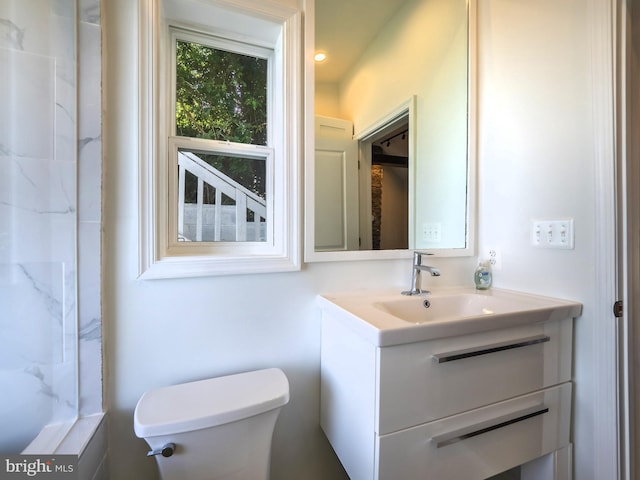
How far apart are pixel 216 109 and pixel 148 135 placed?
1.12 ft

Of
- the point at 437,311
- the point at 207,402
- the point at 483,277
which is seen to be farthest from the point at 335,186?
the point at 207,402

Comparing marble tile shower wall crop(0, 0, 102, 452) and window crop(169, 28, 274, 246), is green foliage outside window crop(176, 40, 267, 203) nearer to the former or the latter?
window crop(169, 28, 274, 246)

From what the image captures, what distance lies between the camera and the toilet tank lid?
29.4 inches

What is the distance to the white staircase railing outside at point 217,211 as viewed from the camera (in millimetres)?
1119

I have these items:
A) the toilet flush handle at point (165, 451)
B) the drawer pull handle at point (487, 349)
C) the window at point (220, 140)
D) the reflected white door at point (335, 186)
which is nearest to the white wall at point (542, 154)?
the drawer pull handle at point (487, 349)

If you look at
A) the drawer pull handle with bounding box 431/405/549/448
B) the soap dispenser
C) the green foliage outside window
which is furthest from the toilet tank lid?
the soap dispenser

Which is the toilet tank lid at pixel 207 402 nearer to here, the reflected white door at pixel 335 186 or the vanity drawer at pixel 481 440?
the vanity drawer at pixel 481 440

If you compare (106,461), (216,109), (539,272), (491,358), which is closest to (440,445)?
(491,358)

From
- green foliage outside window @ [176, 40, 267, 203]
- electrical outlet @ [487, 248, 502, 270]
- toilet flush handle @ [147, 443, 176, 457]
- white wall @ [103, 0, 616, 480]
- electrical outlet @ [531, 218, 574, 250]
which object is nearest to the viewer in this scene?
toilet flush handle @ [147, 443, 176, 457]

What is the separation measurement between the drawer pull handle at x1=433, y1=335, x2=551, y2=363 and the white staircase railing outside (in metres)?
0.80

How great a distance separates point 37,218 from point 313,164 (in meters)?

○ ○ ○ ○ ○ ○ ○

* _Written exercise_
Convert the lines above into a numbered list, omitting blank lines and leaving out the pictures.

* _Output for this exercise_
1. How far apart are pixel 216 109 and pixel 148 135 placed?
2. 1.12 ft
3. Of
4. - the point at 437,311
5. - the point at 207,402
6. - the point at 483,277
7. which is seen to be farthest from the point at 335,186?
8. the point at 207,402
9. Comparing marble tile shower wall crop(0, 0, 102, 452) and window crop(169, 28, 274, 246), is green foliage outside window crop(176, 40, 267, 203) nearer to the former or the latter?
10. window crop(169, 28, 274, 246)
11. From what the image captures, what distance lies between the camera and the toilet tank lid?
12. 29.4 inches
13. What is the distance to the white staircase railing outside at point 217,211 as viewed from the camera (in millimetres)?
14. 1119
15. I have these items:
16. A) the toilet flush handle at point (165, 451)
17. B) the drawer pull handle at point (487, 349)
18. C) the window at point (220, 140)
19. D) the reflected white door at point (335, 186)
20. which is nearest to the white wall at point (542, 154)?
21. the drawer pull handle at point (487, 349)
22. If you look at
23. A) the drawer pull handle with bounding box 431/405/549/448
24. B) the soap dispenser
25. C) the green foliage outside window
26. which is furthest from the toilet tank lid?
27. the soap dispenser
28. Which is the toilet tank lid at pixel 207 402 nearer to here, the reflected white door at pixel 335 186 or the vanity drawer at pixel 481 440?
29. the vanity drawer at pixel 481 440
30. If you compare (106,461), (216,109), (539,272), (491,358), which is closest to (440,445)?
31. (491,358)
32. From
33. - green foliage outside window @ [176, 40, 267, 203]
34. - electrical outlet @ [487, 248, 502, 270]
35. - toilet flush handle @ [147, 443, 176, 457]
36. - white wall @ [103, 0, 616, 480]
37. - electrical outlet @ [531, 218, 574, 250]
38. which object is nearest to the viewer in this scene?
39. toilet flush handle @ [147, 443, 176, 457]
40. What is the separation measurement between the drawer pull handle at x1=433, y1=335, x2=551, y2=363 and the white staircase railing outside (in metres)?
41. 0.80
42. How great a distance separates point 37,218 from point 313,164 (in meters)?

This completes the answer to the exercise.